Nationwide, a report released Tuesday shows housing prices increased at their greatest rate in 15 years. Those looking to buy a home shouldn’t expect prices to fall in the foreseeable future, at least for new or renovated units.
Costs of labor and materials continue to rise, according to a series of Beige Book reports by the Federal Reserve. The price of framing lumber is more than twice the price in June 2020, according to March 22 report by the National Association of Home Builders.
Affordable housing isn’t likely to emerge from this handful of economic indicators. Although Atlanta has enacted an affordability code on new for-sale units in a westside neighborhood, the construction cost of the new dwellings seems likely to drive prices of the “affordable units” beyond the reach of those with budgets the size of schoolteachers.
Home prices in metro Atlanta rose 9.6% in the one-year period that ended at the close of January, according to the S&P CoreLogic Case-Shiller National Home Price Index. Nationwide, the gain was 11.2 percent, according to the index released Tuesday.
The trend of rising prices began in June 2020 and hasn’t abated, according to Craig Lazzara, managing director and global head of Index Investment Strategy at S&P DJI. He observed in a statement:
- “The strong price gains that we observed in the last half of 2020 continued into the first month of the new year. In January 2021, the National Composite Index rose by 11.2% compared to its year-ago levels.
- “The trend of accelerating prices that began in June 2020 has now reached its eighth month and is also reflected in the 10- and 20-City Composites (up 10.9% and 11.1%, respectively). The market’s strength is broadly-based: all 20 cities rose, and all 20 cities gained more in the 12 months ended in January 2021 than they had gained in the 12 months ended in December 2020.”
Meantime, the core counties in metro Atlanta experienced significant declines in the rate of homeownership, according to a report the Census released March 25. Cobb County is the only county that did not show a decline in homeowners. Declines were posted in Clayton, DeKalb, Fulton and Gwinnett, according to a collection of Census maps that record rates from 2005 to 2019.

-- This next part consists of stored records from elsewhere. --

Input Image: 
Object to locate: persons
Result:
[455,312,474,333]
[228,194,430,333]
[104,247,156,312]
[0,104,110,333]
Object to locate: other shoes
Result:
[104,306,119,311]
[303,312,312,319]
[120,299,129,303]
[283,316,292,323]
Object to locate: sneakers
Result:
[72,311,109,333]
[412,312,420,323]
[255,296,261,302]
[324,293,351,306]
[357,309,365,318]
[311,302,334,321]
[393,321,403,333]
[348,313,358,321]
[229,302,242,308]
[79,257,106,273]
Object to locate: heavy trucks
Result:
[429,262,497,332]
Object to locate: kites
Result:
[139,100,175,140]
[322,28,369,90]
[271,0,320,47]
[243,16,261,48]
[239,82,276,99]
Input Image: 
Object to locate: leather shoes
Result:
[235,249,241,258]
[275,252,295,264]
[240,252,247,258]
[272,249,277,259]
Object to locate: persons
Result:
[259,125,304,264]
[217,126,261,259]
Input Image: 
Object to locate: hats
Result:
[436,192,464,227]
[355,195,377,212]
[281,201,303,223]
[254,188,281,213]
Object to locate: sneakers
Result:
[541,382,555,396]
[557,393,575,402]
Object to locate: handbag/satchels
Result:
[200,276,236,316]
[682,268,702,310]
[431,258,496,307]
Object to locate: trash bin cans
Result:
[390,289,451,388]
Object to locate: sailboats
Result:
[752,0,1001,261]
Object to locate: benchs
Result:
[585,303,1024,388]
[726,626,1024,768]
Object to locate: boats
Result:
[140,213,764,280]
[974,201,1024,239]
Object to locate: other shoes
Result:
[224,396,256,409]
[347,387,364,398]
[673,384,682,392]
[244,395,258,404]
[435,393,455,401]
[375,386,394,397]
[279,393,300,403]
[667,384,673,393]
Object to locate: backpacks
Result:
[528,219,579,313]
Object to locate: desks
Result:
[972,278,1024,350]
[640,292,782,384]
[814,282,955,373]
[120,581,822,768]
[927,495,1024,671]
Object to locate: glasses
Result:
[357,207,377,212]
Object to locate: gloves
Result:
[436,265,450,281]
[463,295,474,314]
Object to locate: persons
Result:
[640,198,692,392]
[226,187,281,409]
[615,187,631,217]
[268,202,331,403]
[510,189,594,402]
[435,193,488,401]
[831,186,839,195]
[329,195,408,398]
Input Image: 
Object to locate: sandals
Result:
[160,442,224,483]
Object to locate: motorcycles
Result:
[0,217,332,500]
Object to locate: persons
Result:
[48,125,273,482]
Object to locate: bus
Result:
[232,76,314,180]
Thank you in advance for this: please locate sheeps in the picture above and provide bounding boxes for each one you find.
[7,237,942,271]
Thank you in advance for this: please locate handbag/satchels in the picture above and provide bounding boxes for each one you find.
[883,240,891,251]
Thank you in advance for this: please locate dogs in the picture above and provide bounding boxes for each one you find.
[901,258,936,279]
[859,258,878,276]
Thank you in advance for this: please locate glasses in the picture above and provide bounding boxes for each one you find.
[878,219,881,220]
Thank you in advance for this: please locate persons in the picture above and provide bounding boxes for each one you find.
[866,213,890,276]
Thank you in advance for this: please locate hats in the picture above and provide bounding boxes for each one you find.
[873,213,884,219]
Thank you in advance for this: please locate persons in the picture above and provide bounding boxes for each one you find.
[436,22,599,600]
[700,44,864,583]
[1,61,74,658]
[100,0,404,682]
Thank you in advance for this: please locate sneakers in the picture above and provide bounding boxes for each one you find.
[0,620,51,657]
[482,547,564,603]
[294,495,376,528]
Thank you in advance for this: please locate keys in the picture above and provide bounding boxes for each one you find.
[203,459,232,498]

These declines in metro Atlanta helped drive Georgia to the top of the list among states that recorded declines, according to a Census report. Georgia trailed only Arizona and Nevada in the largest proportion of homeownership declines.
Georgia’s hit its highest rate of homeownership in 2007, which was the starting point of the Great Recession. Lenders at the time wooed buyers with loans that required no or low downpayments, and terms that required little documentation.
In 2007, 68.5% was the state’s homeownership rate. By 2016, the rate was at its lowest in the past 14 years, 61.5%. The rate had rebounded to 64.1% by 2019, according to the Census report.
The Census analysts conclude their report with the reminder that the trends of the recent past may be overturned by the coronavirus pandemic:
- “The effects from the Great Recession and housing market crash were clear, resulting in widespread and long-lasting impacts to households’ abilities to own a home. While recent years have witnessed an emerg- ing rebound in homeownership, the global COVID-19 pandemic could pose a new challenge.”